What happened between Sarah & Rhys? 

I missed a few episodes can somebody please let me know?

----------


## Angeltigger

Well Hannah told Sarah that she (sarah) should go to hannah house for lunch so she did and Rhys was there and he found out that Sarah was a school girl so he said that he would not date her(as he said he would not date nancy).

But Sarah still fancy Rhys. But also Rhys has not been in it for a long time

----------


## Petal

Thanks. Do you think he still likes her?

I much prefered her with Rhys to Nancy and Hannah.

----------


## Angeltigger

i think he does (but hannah told him that he can not date her mates)- but he has not been in it for a long time

----------


## Chris_2k11

Is Sarah 15 or 16??

----------


## di marco

> Is Sarah 15 or 16??


16, why?

----------


## Chris_2k11

> 16, why?


I was just wondering if she was legal or not, because of this storyline.

----------


## di marco

> I was just wondering if she was legal or not, because of this storyline.

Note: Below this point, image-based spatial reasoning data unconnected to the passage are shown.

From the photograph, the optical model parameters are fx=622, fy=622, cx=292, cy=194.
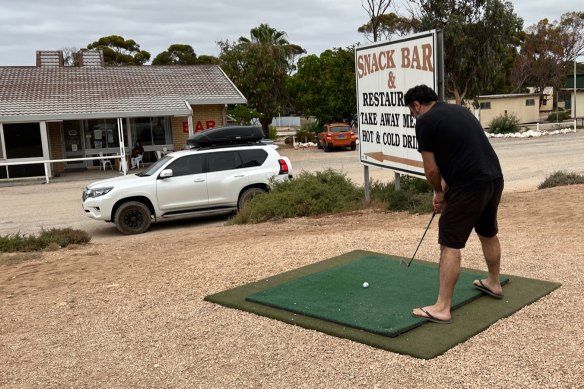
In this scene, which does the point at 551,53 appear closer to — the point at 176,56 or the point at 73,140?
the point at 176,56

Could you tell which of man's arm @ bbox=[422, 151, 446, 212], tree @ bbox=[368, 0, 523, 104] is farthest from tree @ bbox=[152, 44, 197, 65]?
man's arm @ bbox=[422, 151, 446, 212]

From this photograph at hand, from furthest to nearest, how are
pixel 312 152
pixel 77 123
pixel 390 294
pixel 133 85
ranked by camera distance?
pixel 312 152
pixel 133 85
pixel 77 123
pixel 390 294

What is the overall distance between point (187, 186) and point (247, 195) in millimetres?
1274

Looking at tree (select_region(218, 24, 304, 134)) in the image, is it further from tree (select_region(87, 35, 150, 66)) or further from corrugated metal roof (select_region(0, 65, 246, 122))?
tree (select_region(87, 35, 150, 66))

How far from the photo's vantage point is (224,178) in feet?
42.2

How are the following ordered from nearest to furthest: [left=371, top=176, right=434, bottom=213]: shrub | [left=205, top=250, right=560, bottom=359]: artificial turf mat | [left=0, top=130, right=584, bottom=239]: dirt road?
[left=205, top=250, right=560, bottom=359]: artificial turf mat < [left=371, top=176, right=434, bottom=213]: shrub < [left=0, top=130, right=584, bottom=239]: dirt road

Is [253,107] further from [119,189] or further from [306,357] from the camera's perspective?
[306,357]

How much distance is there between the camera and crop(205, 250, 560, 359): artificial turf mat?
14.9 feet

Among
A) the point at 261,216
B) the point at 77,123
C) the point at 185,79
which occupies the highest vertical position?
the point at 185,79

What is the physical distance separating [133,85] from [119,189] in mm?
19051

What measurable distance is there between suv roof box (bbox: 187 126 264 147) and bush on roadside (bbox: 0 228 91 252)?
4.72 meters

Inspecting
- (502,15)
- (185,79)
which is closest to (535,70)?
(502,15)

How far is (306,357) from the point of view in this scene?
14.1 feet

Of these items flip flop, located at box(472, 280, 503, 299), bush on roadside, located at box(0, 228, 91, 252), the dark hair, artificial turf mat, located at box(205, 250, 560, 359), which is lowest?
bush on roadside, located at box(0, 228, 91, 252)
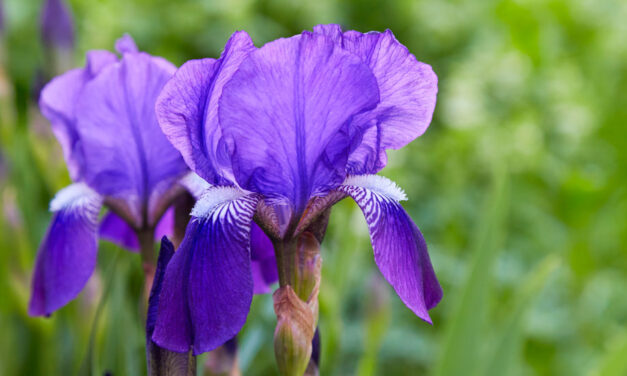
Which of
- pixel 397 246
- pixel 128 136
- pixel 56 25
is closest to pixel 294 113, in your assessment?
pixel 397 246

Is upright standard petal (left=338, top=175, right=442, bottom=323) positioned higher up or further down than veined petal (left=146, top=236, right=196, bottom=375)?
higher up

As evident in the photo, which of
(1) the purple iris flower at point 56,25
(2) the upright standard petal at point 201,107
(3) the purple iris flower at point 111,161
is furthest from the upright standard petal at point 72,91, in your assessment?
→ (1) the purple iris flower at point 56,25

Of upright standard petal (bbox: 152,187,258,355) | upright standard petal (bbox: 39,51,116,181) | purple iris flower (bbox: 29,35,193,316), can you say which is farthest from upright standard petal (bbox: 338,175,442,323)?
upright standard petal (bbox: 39,51,116,181)

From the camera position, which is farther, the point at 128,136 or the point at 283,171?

yeh cos shes in 6th form so she must be at least 16

----------


## Lennie

She should be 16 as she's in 6th form same as the other girls

----------


## Petal

Is Rhys about 18 then?

----------


## Angeltigger

no Rhys is 20 that why he never dated her

----------


## Petal

I thought he'd just started at the college and was more like 18/19.

----------


## Lennie

Rhys is 19 i think

----------


## di marco

yeh i thought he was about 19 too

----------


## Angeltigger

he 20 as Sarah said if i was 23 you would date me

----------


## di marco

> he 20 as Sarah said if i was 23 you would date me


how does that make him 20 if she said about being 23?

----------


## Angeltigger

As he is 20,

As if he was 18-19 than he would have done as there is only 3 years in between. or why would she talk about her being 23

----------


## di marco

> As he is 20,
> 
> As if he was 18-19 than he would have done as there is only 3 years in between. or why would she talk about her being 23


i got the impression it wasnt cos of the age gap that he didnt go out with her, it was the fact that she was still at school

----------


## Petal

I got that impression as well. He doesn't want to date her because she is still at school.

----------


## Angeltigger

And becasue she is Hannah friend- and he did not want a roit as he knew than Nancy fancyed him and if he dated sarah nancy would have come down like ton of bricks. Also i think if he don't date school girls as he is not a teenage anymore. As i still think he is 20

----------


## Angeltigger

> I thought he'd just started at the college and was more like 18/19.


You can start college from 16 (like me) so he might have been at college before he came to hollyoaks

----------


## Petal

But I thought he'd just started his first year at college, if he was 20 he'd be about half way through wouldn't he?

----------


## Angeltigger

Yeah, but we don't know if he was at college before he moved

----------


## Petal

Did anybody else think that Rhys was going to kiss Sarah at the New Years Eve party??

----------


## di marco

> Did anybody else think that Rhys was going to kiss Sarah at the New Years Eve party??


yeh thats what i thought

----------